Text section.

--- Start ---

CHIEF (HON.) NKWO NNABUCHI & ORS V. I.G.P.  & ORS (2025) 8 NWLR (PT. 1993) 495

ON WHETHER APPEAL LIES AGAINST OBITER DICTUM

An appeal does not lie against an obiter dictum of the lower court. An appeal or ground of appeal against mere obiter dictum is incompetent. Where an opinion or remark is expressed by a Judge and such an opinion amounts to nothing and is baseless, it is not appealable. In the instant case, the appeal was directed at a passing remark of the Court of Appeal. It was therefore, a misuse and abuse of the processes of the court. It was incompetent and was struck out. [Agbabiaka v. F.B.N. Plc  (2020) 6 NWLR(Pt. 1719) 77Umar v. F.R.N.  (2021) 4 NWLR (Pt.1766) 291Abba v. Abba-Aji  (2022) 11 NWLR(Pt. 1842) 535; Ado (Dangajere) v. State  (2017) 15NWLR (Pt. 1587) 65; National Democratic Party v.I.N.E.C.  (2013) 6 NWLR (Pt 1350) 392 referred to.](Pp. 510-511, paras. F-C)

MR. PATRICK OKECHUKWU UBABUIKE V. G.T.B. PLC & ANOR (2025) 8 NWLR (PT. 1993) 427

ON WHETHER SUPREME COURT HAS APPELLATE JURISDICTION OVER A MATTER WHERE COURT OF APPEAL LACKED SAME

Where the Court of Appeal lacks the requisite competence or jurisdiction, by being wrongly constituted, to deliver the judgment appealed against, the Supreme Court is also automatically robbed of the judicial vires or jurisdiction to adjudicate over the appeal on the merit. [Oke v. Mimiko (2014) 1 NWLR (Pt. 88) 225; A.P.C. v.  Marafa (2020) 6 NWLR (Pt. 1721) 383; B.O.I. Ltd. Awojugbagbe Light Ind. Ltd. (2018) 6 NWLR (Pt.1615) 220; Ezenwankwo v. APGA (2022) 18 NWLR(Pt.1863) 537 referred to.] (P. 450, paras. G-H)

--- End ---

Input data.
--- Start ---

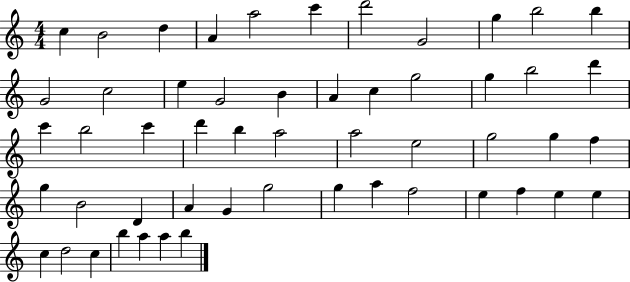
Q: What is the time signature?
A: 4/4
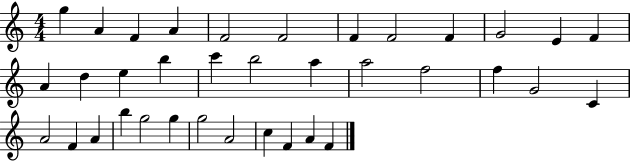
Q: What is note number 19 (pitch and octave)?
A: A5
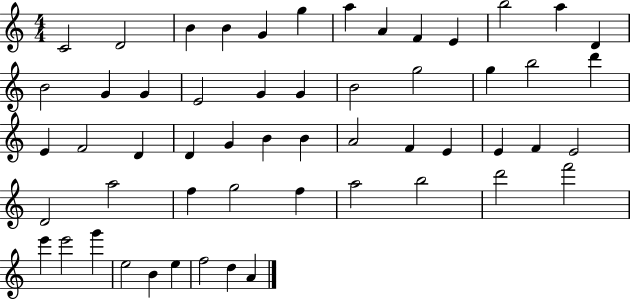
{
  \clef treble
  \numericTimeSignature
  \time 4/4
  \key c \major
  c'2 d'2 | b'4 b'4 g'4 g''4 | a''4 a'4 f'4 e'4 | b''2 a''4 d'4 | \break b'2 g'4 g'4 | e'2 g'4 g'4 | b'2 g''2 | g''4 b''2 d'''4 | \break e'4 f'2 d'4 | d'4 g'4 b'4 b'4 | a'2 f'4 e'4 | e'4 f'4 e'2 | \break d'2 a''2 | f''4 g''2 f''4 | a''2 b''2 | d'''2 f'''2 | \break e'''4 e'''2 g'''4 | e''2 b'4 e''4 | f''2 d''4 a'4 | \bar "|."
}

--- End ---
--- Start ---

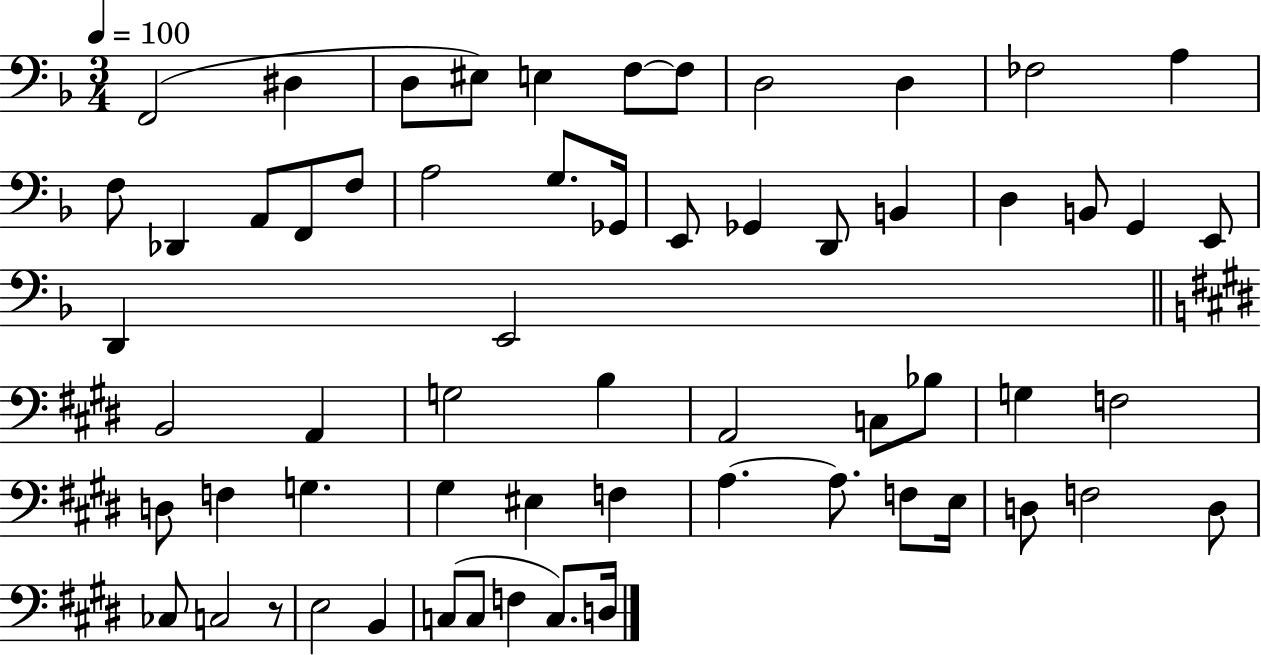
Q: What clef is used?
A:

--- End ---

Set tasks.
- 1) Counting only lines with an exact case match, how many lines in the rows contain the word "What"? Reply with the number alone.
- 2) Continue the court case summaries from the point where they stop.

Final answers.
- 1) 3

- 2)
ADEYEMI V. A.P.C. (2024) 4 NWLR (PT. 1927) 63

ON DETERMINATION OF WHETHER GROUNDS OF APPEAL AGAINST CONCURRENT FINDINGS OF FACT BY TWO LOWER COURTS DISCLOSE TRIABLE AND REASONABLE COMPLAINT

In determining whether grounds of appeal against the concurrent findings of fact by two lower courts disclose any triable or reasonable complaint, the scope of the power of the Supreme Court to determine such an appeal is limited only to the complaint that the decision is perverse in that the inference or findings of facts is or are not supported by the evidence or that there is serious violation of some principle of law or procedure that has occasioned a miscarriage of justice. Therefore, only a complaint that the decision appealed against is perverse in that the inference or findings of facts is or are not supported by the evidence or that there is a serious violation of some principle of law or procedure that has occasioned a miscarriage of justice is triable and reasonable. (Pp. 92-93, paras. H-B).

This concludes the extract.